#### Tâche demandée 1
Reproduisez les commentaires sur le blocage depuis « Très chouette compte-rendu, ça » jusqu'à « pour vraiment bloquer!!! » inclus.
#### Tâche demandée 2
Répondez brièvement à ces questions sur les commentaires sur le blocage.
(a) Quel slogan termine le commentaire signé nico ?
(b) D'après le commentaire signé JC, combien de personnes restaient à la fin ?
(c) Dans ce même commentaire, qu'est-ce qui fait « trouiller » son auteur ?
#### Tâche demandée 3
Prolongez les commentaires sur le blocage à partir de leur dernière phrase.

#### Extrait de texte
+-------+

Een inspirerend, leuk verslag. Tof om lezen om toch wat in de sfeer te komen, nu ik er niet bij kon zijn door de examens!

fenx
by nico Wednesday June 04, 2003 at 01:41 PM

merci pour ce recit!
viva zapata!

ajout..
by JC Wednesday June 04, 2003 at 06:17 PM

Très chouette compte-rendu, ça s'est preque tout à fait passé aussi bien que ça!! Sauf qu'il faut préciser que bien qu'on ait été plusieurs milliers au départ, il ne restait plus que 400-500 personnes à la fin (6h plus tard). Faim, soleil et fatigue aidant, on comprend que nombre d'activistes aient ressenti le besoin de retourner aux villages. Mais la question ici est de savoir pourquoi on a pas pu rester plus uni jusqu'au bout. Bien-sûr, tout le monde ne doit pas aller en première ligne pour éteindre les lacrymos, mais chacun peut soutenir ceux qui le font et qui permettent que le barrage tienne un certain temps. Or, on a vu s'effriter le groupe au fur et à mesure des heures, comme si une partie de ces gens venus au blocage rejetaient le fait qu'on ait fait un barrage pour vraiment bloquer!!!
je pense qu'il y a plusieurs raisons au manque de solidarité parfois évident entre activistes dans ces moments. Il y a la peur des flics. Ben ouais, ça arrive, moi c'est les bombes assourdissantes qui me font trouiller. A un moment j'avais aussi envie de me casser. Enfin, de là à déserter la bataille.. Plus fondamentalement, je crois que c'est une question de réalisme et d'expérience. A partir du moment où on veut bloquer une route, il faut savoir que les flics vont nous en empêcher et que la seule façon de résister c'est d'au minimum maintenir nos positions. C'est ce qu'on a fait, grâce à ceux qui se trouvaient en permière ligne, mais pas seulement. Il y a aussi tout ceux qui ramenaient le bois, distribuaient l'eau, etc... L'intersidérale à raison de dire que c'était une expérience collective forte, mais seulement pour ceux qui sont restés au moins quelques heures!!

+-------+

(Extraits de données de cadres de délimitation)
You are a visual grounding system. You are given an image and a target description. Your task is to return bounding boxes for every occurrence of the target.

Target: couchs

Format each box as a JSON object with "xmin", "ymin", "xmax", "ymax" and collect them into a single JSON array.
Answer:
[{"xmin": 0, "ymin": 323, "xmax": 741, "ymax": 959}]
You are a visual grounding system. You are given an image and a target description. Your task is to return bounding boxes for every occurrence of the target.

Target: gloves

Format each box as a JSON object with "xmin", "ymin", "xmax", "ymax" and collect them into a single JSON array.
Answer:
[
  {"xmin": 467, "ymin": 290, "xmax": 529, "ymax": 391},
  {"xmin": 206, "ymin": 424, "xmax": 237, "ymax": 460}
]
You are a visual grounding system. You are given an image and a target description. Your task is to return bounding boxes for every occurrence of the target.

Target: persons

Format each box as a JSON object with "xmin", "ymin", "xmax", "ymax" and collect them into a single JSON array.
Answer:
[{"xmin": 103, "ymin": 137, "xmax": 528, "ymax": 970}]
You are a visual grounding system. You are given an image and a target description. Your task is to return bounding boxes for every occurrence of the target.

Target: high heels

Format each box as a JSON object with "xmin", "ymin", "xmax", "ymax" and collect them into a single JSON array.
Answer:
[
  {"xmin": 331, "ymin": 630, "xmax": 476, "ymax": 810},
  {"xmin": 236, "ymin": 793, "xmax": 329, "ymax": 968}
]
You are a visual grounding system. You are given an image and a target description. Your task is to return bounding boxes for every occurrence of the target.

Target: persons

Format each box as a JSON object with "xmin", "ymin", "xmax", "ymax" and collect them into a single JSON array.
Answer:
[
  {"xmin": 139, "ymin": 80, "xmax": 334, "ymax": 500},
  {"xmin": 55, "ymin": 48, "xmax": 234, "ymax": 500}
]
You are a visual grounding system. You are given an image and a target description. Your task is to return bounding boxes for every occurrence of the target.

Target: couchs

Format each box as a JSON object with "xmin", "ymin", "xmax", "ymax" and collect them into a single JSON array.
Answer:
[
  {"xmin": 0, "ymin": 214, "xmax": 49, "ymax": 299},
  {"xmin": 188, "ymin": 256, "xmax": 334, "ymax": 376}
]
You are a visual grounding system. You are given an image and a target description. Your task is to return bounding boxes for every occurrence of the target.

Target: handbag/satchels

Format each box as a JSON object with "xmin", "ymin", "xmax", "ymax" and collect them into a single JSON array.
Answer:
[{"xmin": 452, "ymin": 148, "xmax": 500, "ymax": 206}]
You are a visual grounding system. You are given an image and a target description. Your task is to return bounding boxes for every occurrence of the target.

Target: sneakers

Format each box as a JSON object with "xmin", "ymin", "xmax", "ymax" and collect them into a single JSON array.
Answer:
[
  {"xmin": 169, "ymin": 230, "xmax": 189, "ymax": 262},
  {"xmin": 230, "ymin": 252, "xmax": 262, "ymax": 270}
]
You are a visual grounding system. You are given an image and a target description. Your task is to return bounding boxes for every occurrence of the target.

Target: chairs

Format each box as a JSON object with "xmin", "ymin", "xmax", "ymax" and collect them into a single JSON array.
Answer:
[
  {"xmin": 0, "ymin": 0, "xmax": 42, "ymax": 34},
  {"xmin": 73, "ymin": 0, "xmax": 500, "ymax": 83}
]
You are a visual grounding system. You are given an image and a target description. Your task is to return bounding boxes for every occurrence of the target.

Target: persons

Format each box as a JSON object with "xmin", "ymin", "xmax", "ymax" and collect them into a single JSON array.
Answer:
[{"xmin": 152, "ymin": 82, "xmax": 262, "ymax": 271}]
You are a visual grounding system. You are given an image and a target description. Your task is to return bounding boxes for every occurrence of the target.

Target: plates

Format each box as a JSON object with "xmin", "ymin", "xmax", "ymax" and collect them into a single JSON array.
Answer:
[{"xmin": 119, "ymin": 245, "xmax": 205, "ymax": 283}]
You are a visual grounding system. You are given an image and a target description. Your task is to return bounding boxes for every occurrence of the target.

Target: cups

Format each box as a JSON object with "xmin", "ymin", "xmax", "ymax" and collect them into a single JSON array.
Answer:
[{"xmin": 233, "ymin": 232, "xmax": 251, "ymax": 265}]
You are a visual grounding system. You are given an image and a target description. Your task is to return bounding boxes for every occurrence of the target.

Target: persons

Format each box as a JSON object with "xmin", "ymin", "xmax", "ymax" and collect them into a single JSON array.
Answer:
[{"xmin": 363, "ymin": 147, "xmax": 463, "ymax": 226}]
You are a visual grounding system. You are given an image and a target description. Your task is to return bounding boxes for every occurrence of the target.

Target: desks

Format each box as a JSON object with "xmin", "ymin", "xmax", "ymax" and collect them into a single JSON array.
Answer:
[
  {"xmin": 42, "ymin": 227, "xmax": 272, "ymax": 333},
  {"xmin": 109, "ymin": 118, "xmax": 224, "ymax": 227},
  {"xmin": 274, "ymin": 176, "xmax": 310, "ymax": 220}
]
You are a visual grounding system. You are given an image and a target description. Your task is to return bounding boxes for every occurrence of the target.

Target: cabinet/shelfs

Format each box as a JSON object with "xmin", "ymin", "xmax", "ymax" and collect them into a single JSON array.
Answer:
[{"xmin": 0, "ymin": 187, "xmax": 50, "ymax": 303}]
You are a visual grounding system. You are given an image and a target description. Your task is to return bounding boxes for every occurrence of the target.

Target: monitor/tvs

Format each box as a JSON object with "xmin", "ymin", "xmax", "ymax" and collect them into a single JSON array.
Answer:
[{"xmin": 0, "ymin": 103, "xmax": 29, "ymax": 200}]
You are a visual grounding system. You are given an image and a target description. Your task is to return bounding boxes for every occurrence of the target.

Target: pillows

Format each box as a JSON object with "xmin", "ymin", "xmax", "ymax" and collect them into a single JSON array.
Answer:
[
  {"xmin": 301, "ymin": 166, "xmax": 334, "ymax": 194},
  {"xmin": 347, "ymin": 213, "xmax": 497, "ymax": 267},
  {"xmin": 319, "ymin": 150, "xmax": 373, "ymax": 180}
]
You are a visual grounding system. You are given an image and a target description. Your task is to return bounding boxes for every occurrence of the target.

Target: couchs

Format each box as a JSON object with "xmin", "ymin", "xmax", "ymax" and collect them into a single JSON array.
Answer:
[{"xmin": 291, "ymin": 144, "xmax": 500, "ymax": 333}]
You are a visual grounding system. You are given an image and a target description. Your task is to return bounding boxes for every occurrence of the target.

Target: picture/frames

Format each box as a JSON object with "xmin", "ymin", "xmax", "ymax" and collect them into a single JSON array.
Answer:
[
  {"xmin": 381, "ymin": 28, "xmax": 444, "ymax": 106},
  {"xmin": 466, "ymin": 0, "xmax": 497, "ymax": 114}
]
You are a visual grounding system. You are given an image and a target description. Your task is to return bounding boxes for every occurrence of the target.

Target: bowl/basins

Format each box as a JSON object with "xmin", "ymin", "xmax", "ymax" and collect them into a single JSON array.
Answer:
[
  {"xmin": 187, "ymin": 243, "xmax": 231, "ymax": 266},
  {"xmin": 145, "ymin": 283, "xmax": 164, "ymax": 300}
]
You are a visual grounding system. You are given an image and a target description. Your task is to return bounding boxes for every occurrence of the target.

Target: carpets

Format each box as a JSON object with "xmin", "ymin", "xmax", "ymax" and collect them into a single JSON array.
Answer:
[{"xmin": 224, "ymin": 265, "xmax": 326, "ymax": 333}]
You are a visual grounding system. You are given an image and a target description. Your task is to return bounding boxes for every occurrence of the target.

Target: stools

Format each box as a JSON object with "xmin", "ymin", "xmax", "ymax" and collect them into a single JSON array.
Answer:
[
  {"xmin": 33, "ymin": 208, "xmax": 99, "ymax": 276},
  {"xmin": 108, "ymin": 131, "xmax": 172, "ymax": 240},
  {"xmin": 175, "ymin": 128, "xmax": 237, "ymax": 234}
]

+-------+

#### Réponse attendue 1
Très chouette compte-rendu, ça s'est preque tout à fait passé aussi bien que ça!! Sauf qu'il faut préciser que bien qu'on ait été plusieurs milliers au départ, il ne restait plus que 400-500 personnes à la fin (6h plus tard). Faim, soleil et fatigue aidant, on comprend que nombre d'activistes aient ressenti le besoin de retourner aux villages. Mais la question ici est de savoir pourquoi on a pas pu rester plus uni jusqu'au bout. Bien-sûr, tout le monde ne doit pas aller en première ligne pour éteindre les lacrymos, mais chacun peut soutenir ceux qui le font et qui permettent que le barrage tienne un certain temps. Or, on a vu s'effriter le groupe au fur et à mesure des heures, comme si une partie de ces gens venus au blocage rejetaient le fait qu'on ait fait un barrage pour vraiment bloquer!!!

#### Réponse attendue 2
(a) « viva zapata! »
(b) Il restait 400 à 500 personnes.
(c) Les bombes assourdissantes.

#### Réponse attendue 3
Je pense que la division pacifiques/violents est malheureusement présente dans le mouvement même chez les gens qui participent à des blocages! Pour certains, les gens qui relancent les lacrymos ou les éteignent ou qui construisent un barrage avec les moyens du bord sont des casseurs. C'est la meilleure, on se fait gazer et si on se défend, c'est déjà trop violent. Non, ce sont juste des gens qui ont assumé un rôle important dans la réussite de l'opération à laquelle on avait tous décidé de participer au départ.

Voilà c'étaient quelques précisions subjectives par rapport à l'action. Critiques constructives pour que la prochaine fois on reste 3000 jusqu'au bout et qu'on passe le barrage de flics pour bloquer les routes encore plus proches de la cible!!!
G8, votre fin est proche!

tout a fait
by blob 0012 Wednesday June 04, 2003 at 10:48 PM
intersiderale@perso.be

ouaip, c'est vrai que dans l'engouement, on a oublié de préciser que pas mal de monde s'était tiré... enfin, en même temps, c'est un semi oubli... Lors de la dernière ag, la veille, beaucoup de gens expliquait que c'était leur première action, etc... et je pense que pas mal de gens sont pas habitué à faire du "surplace" et résister... peut-être que les gens parti s'en sont allés à la manif légal, plus classique dirons-nous, une action où il y a un début et une fin. Je terminerais en précisant que cette action était forte parce que les multitudes faisait corps, c'est à dire que, à l'inverse de ce que tu dis, la dichotomie violent/non violent a disparue une fois que les indécis sont parti. Chacun faisait ce qu'il avait à faire sans devoir subir de remontrance (à peu de chose pret)des autres. Tu pouvais danser, jeter des pavés, alimenter un feu, faire de la musique, etc. c'était pas une action typiquement violente, ou typiquement pacifiste, etc.

pour le reste, chez nous, on aime bien faire dans le littéraire pour essayer de faire transparaître l'émotion que l'on a ressenti, même si des fois, les faits sont un peu déformé...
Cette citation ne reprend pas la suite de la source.